### WORK REQUIRED
Make an exact copy of each entry, leaving out every picture.

----

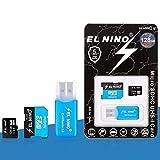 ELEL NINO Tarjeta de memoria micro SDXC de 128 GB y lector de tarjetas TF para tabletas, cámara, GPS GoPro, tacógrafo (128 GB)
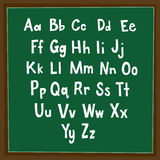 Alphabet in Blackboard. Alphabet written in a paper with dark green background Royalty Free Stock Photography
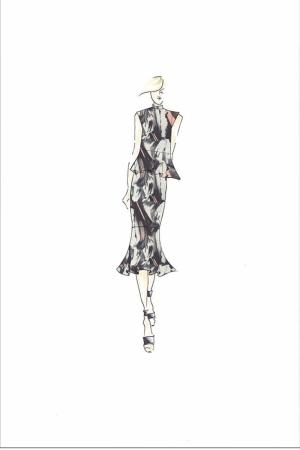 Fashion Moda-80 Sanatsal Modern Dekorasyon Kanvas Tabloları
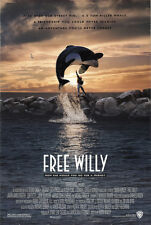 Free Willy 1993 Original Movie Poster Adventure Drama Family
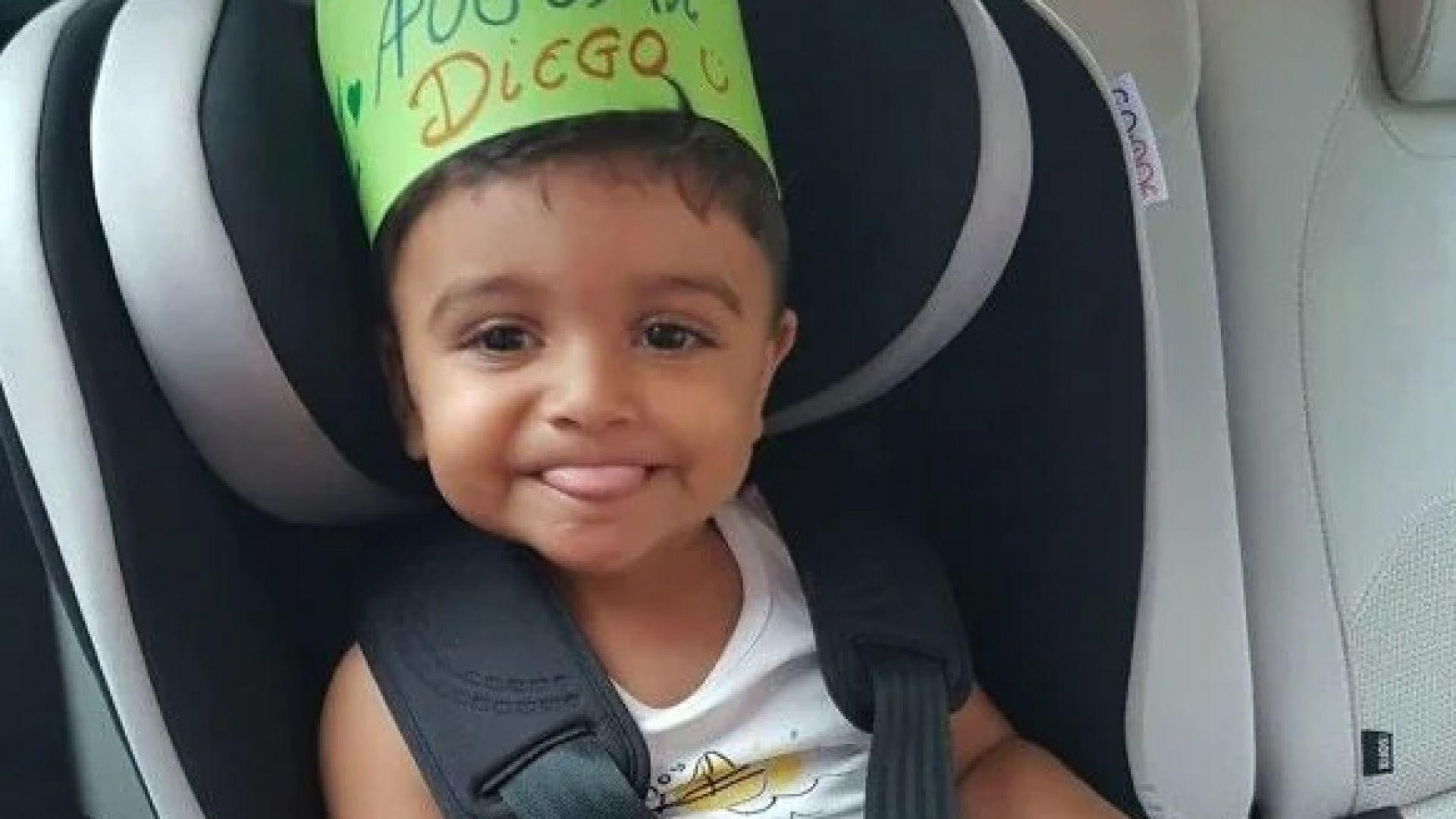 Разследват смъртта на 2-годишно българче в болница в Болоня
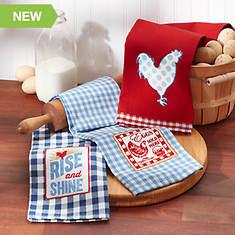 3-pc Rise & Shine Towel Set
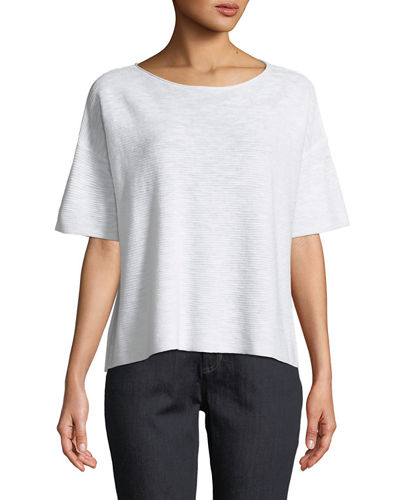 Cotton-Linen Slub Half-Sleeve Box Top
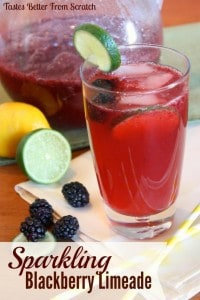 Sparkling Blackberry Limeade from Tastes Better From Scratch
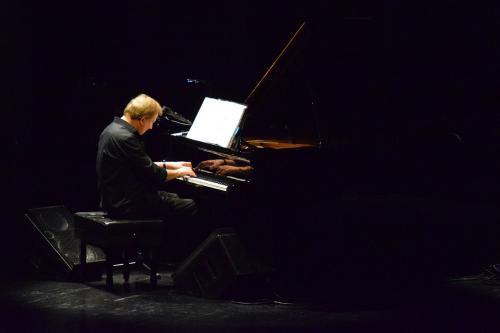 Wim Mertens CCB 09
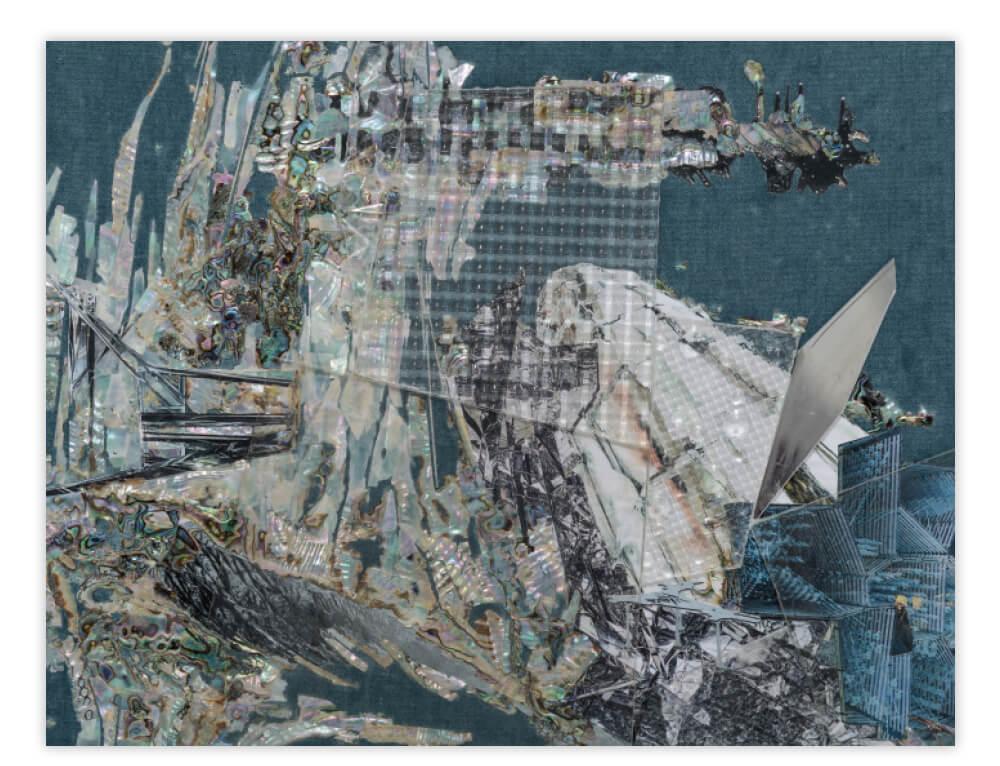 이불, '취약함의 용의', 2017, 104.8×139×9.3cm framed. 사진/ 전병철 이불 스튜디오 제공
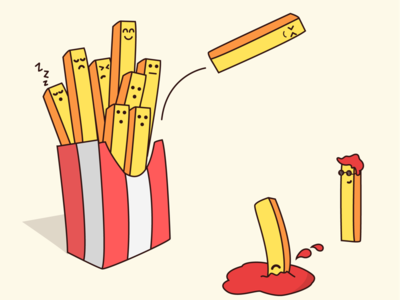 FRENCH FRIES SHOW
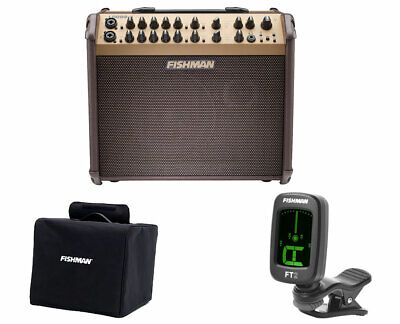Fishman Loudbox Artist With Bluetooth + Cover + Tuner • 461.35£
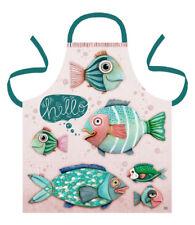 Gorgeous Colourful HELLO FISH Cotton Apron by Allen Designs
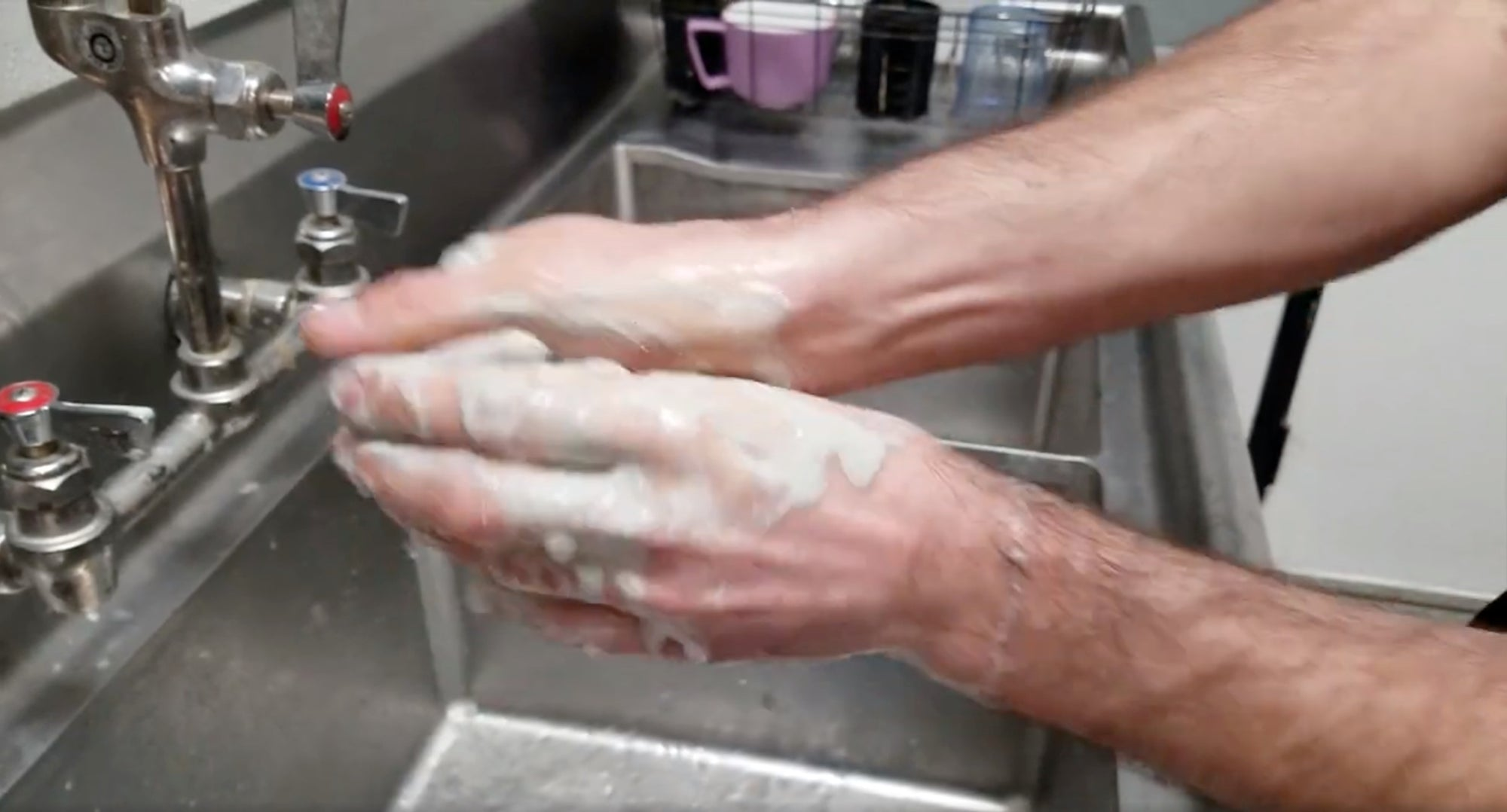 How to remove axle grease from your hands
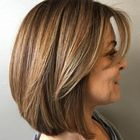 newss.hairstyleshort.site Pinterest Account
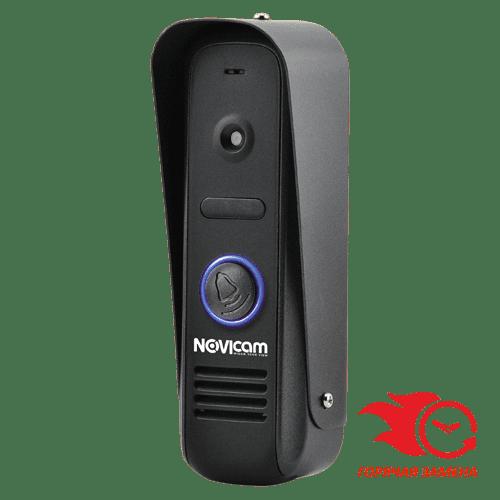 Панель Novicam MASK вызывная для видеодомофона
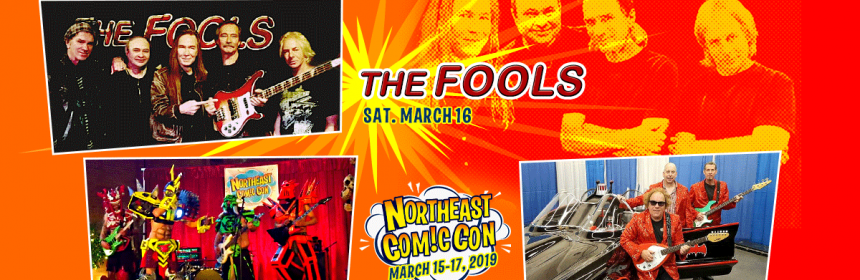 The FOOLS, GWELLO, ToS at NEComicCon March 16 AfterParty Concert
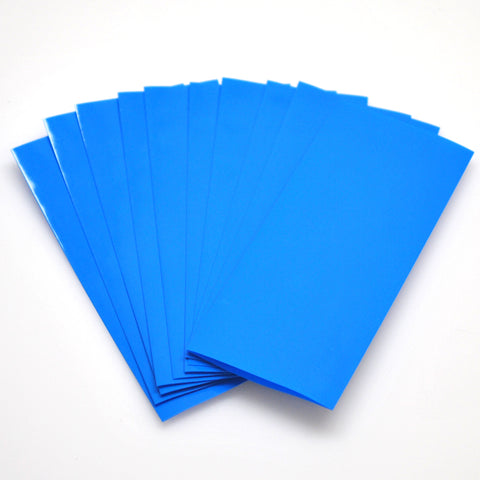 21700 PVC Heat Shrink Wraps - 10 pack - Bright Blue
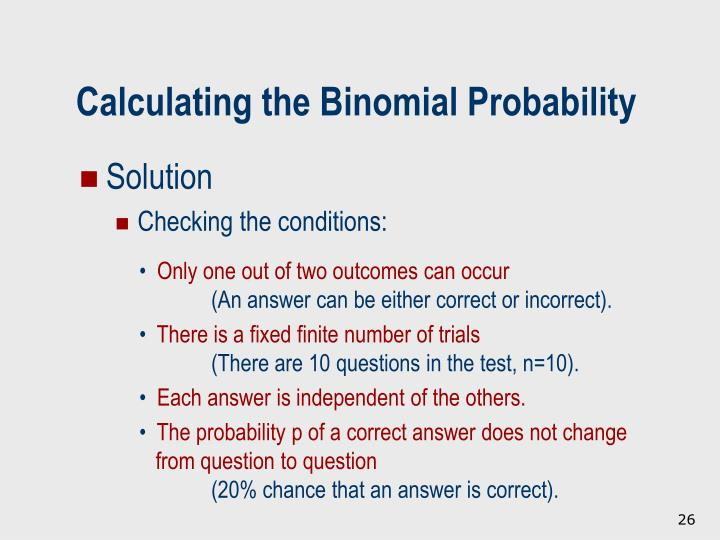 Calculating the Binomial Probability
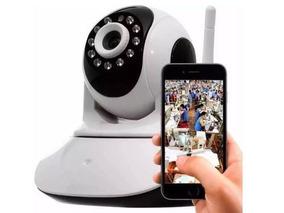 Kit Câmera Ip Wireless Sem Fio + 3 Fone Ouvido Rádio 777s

----

### RESULT OF THE EXERCISE
 ELEL NINO Tarjeta de memoria micro SDXC de 128 GB y lector de tarjetas TF para tabletas, cámara, GPS GoPro, tacógrafo (128 GB)
 Alphabet in Blackboard. Alphabet written in a paper with dark green background Royalty Free Stock Photography
 Fashion Moda-80 Sanatsal Modern Dekorasyon Kanvas Tabloları
 Free Willy 1993 Original Movie Poster Adventure Drama Family
 Разследват смъртта на 2-годишно българче в болница в Болоня
 3-pc Rise & Shine Towel Set
 Cotton-Linen Slub Half-Sleeve Box Top
 Sparkling Blackberry Limeade from Tastes Better From Scratch
 Wim Mertens CCB 09
 이불, '취약함의 용의', 2017, 104.8×139×9.3cm framed. 사진/ 전병철 이불 스튜디오 제공
 FRENCH FRIES SHOW
Fishman Loudbox Artist With Bluetooth + Cover + Tuner • 461.35£
 Gorgeous Colourful HELLO FISH Cotton Apron by Allen Designs
 How to remove axle grease from your hands
 newss.hairstyleshort.site Pinterest Account
 Панель Novicam MASK вызывная для видеодомофона
 The FOOLS, GWELLO, ToS at NEComicCon March 16 AfterParty Concert
 21700 PVC Heat Shrink Wraps - 10 pack - Bright Blue
 Calculating the Binomial Probability
 Kit Câmera Ip Wireless Sem Fio + 3 Fone Ouvido Rádio 777s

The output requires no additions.